**Problem requirements**
Rewrite the lines below as a numbered list, leaving out the blank lines.

※

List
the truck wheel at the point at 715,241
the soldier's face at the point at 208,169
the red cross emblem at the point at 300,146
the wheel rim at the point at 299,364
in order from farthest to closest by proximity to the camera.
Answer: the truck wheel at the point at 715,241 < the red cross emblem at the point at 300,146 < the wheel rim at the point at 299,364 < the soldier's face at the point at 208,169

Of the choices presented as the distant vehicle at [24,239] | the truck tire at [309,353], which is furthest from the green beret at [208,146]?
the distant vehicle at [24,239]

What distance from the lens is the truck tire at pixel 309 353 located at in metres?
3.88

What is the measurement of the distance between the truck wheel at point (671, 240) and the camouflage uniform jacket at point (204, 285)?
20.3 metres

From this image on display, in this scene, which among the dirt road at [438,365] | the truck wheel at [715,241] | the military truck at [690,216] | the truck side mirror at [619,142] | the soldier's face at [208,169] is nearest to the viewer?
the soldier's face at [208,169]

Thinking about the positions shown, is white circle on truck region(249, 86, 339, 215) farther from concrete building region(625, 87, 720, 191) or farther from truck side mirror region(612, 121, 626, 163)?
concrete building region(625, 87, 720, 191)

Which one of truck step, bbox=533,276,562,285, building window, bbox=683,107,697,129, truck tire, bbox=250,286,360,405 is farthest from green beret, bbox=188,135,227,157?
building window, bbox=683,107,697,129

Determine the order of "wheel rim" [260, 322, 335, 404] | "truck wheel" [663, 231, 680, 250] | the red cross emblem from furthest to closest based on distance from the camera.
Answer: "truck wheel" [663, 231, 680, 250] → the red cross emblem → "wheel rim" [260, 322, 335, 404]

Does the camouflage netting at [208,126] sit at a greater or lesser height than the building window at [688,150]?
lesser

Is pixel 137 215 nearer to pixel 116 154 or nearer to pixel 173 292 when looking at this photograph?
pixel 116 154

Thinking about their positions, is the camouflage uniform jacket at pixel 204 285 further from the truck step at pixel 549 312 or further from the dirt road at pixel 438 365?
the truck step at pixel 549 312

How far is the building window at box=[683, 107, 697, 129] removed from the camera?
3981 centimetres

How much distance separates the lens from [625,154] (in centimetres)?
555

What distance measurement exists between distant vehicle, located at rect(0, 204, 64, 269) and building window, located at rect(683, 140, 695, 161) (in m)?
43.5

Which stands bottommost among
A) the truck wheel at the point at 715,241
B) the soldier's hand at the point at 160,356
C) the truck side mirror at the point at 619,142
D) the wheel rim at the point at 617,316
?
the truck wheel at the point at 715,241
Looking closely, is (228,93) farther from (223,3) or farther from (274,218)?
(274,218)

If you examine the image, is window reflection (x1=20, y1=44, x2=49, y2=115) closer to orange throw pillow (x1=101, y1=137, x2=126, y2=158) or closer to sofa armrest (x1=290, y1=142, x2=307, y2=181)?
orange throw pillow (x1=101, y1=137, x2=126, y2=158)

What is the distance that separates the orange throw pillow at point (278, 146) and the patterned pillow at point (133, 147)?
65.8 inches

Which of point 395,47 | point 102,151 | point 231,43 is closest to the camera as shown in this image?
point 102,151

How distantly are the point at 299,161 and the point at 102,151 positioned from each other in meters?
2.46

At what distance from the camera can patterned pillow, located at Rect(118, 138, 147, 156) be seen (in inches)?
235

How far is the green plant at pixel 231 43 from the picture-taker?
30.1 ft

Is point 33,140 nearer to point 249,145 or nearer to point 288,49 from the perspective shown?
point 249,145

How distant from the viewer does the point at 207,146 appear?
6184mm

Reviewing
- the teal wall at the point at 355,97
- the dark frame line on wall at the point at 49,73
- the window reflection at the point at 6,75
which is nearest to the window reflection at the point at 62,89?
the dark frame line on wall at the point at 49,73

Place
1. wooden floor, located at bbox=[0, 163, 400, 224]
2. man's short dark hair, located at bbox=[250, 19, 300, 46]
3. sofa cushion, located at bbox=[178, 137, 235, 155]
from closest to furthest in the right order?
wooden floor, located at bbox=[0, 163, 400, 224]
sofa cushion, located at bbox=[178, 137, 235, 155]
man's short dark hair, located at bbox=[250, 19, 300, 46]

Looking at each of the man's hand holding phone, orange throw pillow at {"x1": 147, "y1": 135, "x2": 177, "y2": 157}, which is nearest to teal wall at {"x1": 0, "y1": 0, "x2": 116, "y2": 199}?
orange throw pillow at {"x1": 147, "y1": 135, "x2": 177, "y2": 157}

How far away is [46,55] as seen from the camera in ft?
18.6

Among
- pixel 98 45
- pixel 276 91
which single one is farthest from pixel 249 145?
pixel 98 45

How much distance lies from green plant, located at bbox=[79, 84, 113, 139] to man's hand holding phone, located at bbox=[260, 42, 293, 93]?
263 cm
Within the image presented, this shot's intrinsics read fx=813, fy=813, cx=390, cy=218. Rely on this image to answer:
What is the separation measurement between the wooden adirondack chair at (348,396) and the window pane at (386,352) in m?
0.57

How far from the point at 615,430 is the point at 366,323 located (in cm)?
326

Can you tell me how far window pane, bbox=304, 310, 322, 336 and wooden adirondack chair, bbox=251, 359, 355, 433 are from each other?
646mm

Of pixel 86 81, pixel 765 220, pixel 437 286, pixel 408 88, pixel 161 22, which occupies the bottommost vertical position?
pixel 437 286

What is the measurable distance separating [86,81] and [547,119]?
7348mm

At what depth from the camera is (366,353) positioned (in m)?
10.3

※

**Solved exercise**
1. List
2. the truck wheel at the point at 715,241
3. the soldier's face at the point at 208,169
4. the red cross emblem at the point at 300,146
5. the wheel rim at the point at 299,364
6. in order from farthest to closest by proximity to the camera.
7. Answer: the truck wheel at the point at 715,241 < the red cross emblem at the point at 300,146 < the wheel rim at the point at 299,364 < the soldier's face at the point at 208,169
8. Of the choices presented as the distant vehicle at [24,239] | the truck tire at [309,353], which is furthest from the green beret at [208,146]?
9. the distant vehicle at [24,239]
10. What distance from the lens is the truck tire at pixel 309 353 located at in metres?
11. 3.88
12. What is the measurement of the distance between the truck wheel at point (671, 240) and the camouflage uniform jacket at point (204, 285)?
13. 20.3 metres
14. From this image on display, in this scene, which among the dirt road at [438,365] | the truck wheel at [715,241] | the military truck at [690,216] | the truck side mirror at [619,142] | the soldier's face at [208,169] is nearest to the viewer?
15. the soldier's face at [208,169]
16. Thinking about the positions shown, is white circle on truck region(249, 86, 339, 215) farther from concrete building region(625, 87, 720, 191) or farther from truck side mirror region(612, 121, 626, 163)?
17. concrete building region(625, 87, 720, 191)
18. Which one of truck step, bbox=533,276,562,285, building window, bbox=683,107,697,129, truck tire, bbox=250,286,360,405 is farthest from green beret, bbox=188,135,227,157?
19. building window, bbox=683,107,697,129
20. Determine the order of "wheel rim" [260, 322, 335, 404] | "truck wheel" [663, 231, 680, 250] | the red cross emblem from furthest to closest based on distance from the camera.
21. Answer: "truck wheel" [663, 231, 680, 250] → the red cross emblem → "wheel rim" [260, 322, 335, 404]
22. Does the camouflage netting at [208,126] sit at a greater or lesser height than the building window at [688,150]?
23. lesser
24. Is pixel 137 215 nearer to pixel 116 154 or nearer to pixel 173 292 when looking at this photograph?
25. pixel 116 154
26. Thinking about their positions, is the camouflage uniform jacket at pixel 204 285 further from the truck step at pixel 549 312 or further from the dirt road at pixel 438 365?
27. the truck step at pixel 549 312
28. How far is the building window at box=[683, 107, 697, 129] removed from the camera?
29. 3981 centimetres
30. How much distance separates the lens from [625,154] (in centimetres)?
31. 555
32. What distance measurement exists between distant vehicle, located at rect(0, 204, 64, 269) and building window, located at rect(683, 140, 695, 161) (in m)?
33. 43.5
34. Which stands bottommost among
35. A) the truck wheel at the point at 715,241
36. B) the soldier's hand at the point at 160,356
37. C) the truck side mirror at the point at 619,142
38. D) the wheel rim at the point at 617,316
39. ?
40. the truck wheel at the point at 715,241
41. Looking closely, is (228,93) farther from (223,3) or farther from (274,218)?
42. (274,218)
43. If you examine the image, is window reflection (x1=20, y1=44, x2=49, y2=115) closer to orange throw pillow (x1=101, y1=137, x2=126, y2=158) or closer to sofa armrest (x1=290, y1=142, x2=307, y2=181)?
44. orange throw pillow (x1=101, y1=137, x2=126, y2=158)
45. What is the distance that separates the orange throw pillow at point (278, 146) and the patterned pillow at point (133, 147)?
46. 65.8 inches
47. Which of point 395,47 | point 102,151 | point 231,43 is closest to the camera as shown in this image?
48. point 102,151
49. How distantly are the point at 299,161 and the point at 102,151 positioned from each other in meters?
50. 2.46
51. At what distance from the camera can patterned pillow, located at Rect(118, 138, 147, 156) be seen (in inches)?
52. 235
53. How far is the green plant at pixel 231 43 from the picture-taker?
54. 30.1 ft
55. Is point 33,140 nearer to point 249,145 or nearer to point 288,49 from the perspective shown?
56. point 249,145
57. How distant from the viewer does the point at 207,146 appear?
58. 6184mm
59. Reviewing
60. - the teal wall at the point at 355,97
61. - the dark frame line on wall at the point at 49,73
62. - the window reflection at the point at 6,75
63. which is nearest to the window reflection at the point at 62,89?
64. the dark frame line on wall at the point at 49,73
65. Place
66. 1. wooden floor, located at bbox=[0, 163, 400, 224]
67. 2. man's short dark hair, located at bbox=[250, 19, 300, 46]
68. 3. sofa cushion, located at bbox=[178, 137, 235, 155]
69. from closest to furthest in the right order?
70. wooden floor, located at bbox=[0, 163, 400, 224]
71. sofa cushion, located at bbox=[178, 137, 235, 155]
72. man's short dark hair, located at bbox=[250, 19, 300, 46]
73. Looking at each of the man's hand holding phone, orange throw pillow at {"x1": 147, "y1": 135, "x2": 177, "y2": 157}, which is nearest to teal wall at {"x1": 0, "y1": 0, "x2": 116, "y2": 199}?
74. orange throw pillow at {"x1": 147, "y1": 135, "x2": 177, "y2": 157}
75. How far away is [46,55] as seen from the camera in ft?
76. 18.6
77. Among
78. - pixel 98 45
79. - pixel 276 91
80. which single one is farthest from pixel 249 145?
81. pixel 98 45
82. How much distance lies from green plant, located at bbox=[79, 84, 113, 139] to man's hand holding phone, located at bbox=[260, 42, 293, 93]?
83. 263 cm
84. Within the image presented, this shot's intrinsics read fx=813, fy=813, cx=390, cy=218. Rely on this image to answer:
85. What is the separation measurement between the wooden adirondack chair at (348,396) and the window pane at (386,352) in m?
86. 0.57
87. How far from the point at 615,430 is the point at 366,323 located (in cm)?
88. 326
89. Can you tell me how far window pane, bbox=304, 310, 322, 336 and wooden adirondack chair, bbox=251, 359, 355, 433 are from each other?
90. 646mm
91. Of pixel 86 81, pixel 765 220, pixel 437 286, pixel 408 88, pixel 161 22, which occupies the bottommost vertical position?
92. pixel 437 286
93. What is the measurable distance separating [86,81] and [547,119]?
94. 7348mm
95. At what depth from the camera is (366,353) positioned (in m)?
96. 10.3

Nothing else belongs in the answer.